***** MATERIAL PROVIDED
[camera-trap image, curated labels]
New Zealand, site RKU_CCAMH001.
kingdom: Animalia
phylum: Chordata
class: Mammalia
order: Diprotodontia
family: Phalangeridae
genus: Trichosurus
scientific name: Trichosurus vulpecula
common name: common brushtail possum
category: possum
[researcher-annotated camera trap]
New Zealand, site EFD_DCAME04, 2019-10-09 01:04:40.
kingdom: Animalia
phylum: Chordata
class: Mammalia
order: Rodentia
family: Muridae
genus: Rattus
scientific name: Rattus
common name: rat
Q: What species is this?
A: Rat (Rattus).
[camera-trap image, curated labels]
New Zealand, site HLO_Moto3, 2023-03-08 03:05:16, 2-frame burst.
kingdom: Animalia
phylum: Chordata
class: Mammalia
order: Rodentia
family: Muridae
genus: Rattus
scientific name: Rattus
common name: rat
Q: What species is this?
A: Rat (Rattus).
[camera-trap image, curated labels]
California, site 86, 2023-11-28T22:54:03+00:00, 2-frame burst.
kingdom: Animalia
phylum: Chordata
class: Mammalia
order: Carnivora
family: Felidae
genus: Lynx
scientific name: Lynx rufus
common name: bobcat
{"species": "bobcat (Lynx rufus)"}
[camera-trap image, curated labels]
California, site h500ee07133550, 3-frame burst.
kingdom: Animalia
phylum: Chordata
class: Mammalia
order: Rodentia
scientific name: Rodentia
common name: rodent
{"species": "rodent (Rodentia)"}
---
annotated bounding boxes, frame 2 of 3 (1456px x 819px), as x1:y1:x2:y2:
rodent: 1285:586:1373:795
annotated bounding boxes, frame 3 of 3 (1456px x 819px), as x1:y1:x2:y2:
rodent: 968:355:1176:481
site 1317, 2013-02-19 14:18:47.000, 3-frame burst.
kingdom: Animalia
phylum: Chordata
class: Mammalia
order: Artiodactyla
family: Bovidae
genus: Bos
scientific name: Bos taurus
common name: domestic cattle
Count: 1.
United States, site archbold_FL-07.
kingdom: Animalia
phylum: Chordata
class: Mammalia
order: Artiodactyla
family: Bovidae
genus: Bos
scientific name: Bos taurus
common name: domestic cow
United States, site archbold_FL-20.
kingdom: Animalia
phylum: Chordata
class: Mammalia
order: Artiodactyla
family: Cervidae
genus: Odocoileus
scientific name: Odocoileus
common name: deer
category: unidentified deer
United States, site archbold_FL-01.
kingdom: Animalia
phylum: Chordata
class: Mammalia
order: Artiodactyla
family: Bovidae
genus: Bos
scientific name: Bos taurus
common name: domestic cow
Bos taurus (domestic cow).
**********
REQUIRED ACTION: Return exactly the lines from the line bearing "genus: Lynx" to the end of the records, inclusive of both; include no other lines.

SOLUTION TO THE EXERCISE:
genus: Lynx
scientific name: Lynx rufus
common name: bobcat
{"species": "bobcat (Lynx rufus)"}
[camera-trap image, curated labels]
California, site h500ee07133550, 3-frame burst.
kingdom: Animalia
phylum: Chordata
class: Mammalia
order: Rodentia
scientific name: Rodentia
common name: rodent
{"species": "rodent (Rodentia)"}
---
annotated bounding boxes, frame 2 of 3 (1456px x 819px), as x1:y1:x2:y2:
rodent: 1285:586:1373:795
annotated bounding boxes, frame 3 of 3 (1456px x 819px), as x1:y1:x2:y2:
rodent: 968:355:1176:481
site 1317, 2013-02-19 14:18:47.000, 3-frame burst.
kingdom: Animalia
phylum: Chordata
class: Mammalia
order: Artiodactyla
family: Bovidae
genus: Bos
scientific name: Bos taurus
common name: domestic cattle
Count: 1.
United States, site archbold_FL-07.
kingdom: Animalia
phylum: Chordata
class: Mammalia
order: Artiodactyla
family: Bovidae
genus: Bos
scientific name: Bos taurus
common name: domestic cow
United States, site archbold_FL-20.
kingdom: Animalia
phylum: Chordata
class: Mammalia
order: Artiodactyla
family: Cervidae
genus: Odocoileus
scientific name: Odocoileus
common name: deer
category: unidentified deer
United States, site archbold_FL-01.
kingdom: Animalia
phylum: Chordata
class: Mammalia
order: Artiodactyla
family: Bovidae
genus: Bos
scientific name: Bos taurus
common name: domestic cow
Bos taurus (domestic cow).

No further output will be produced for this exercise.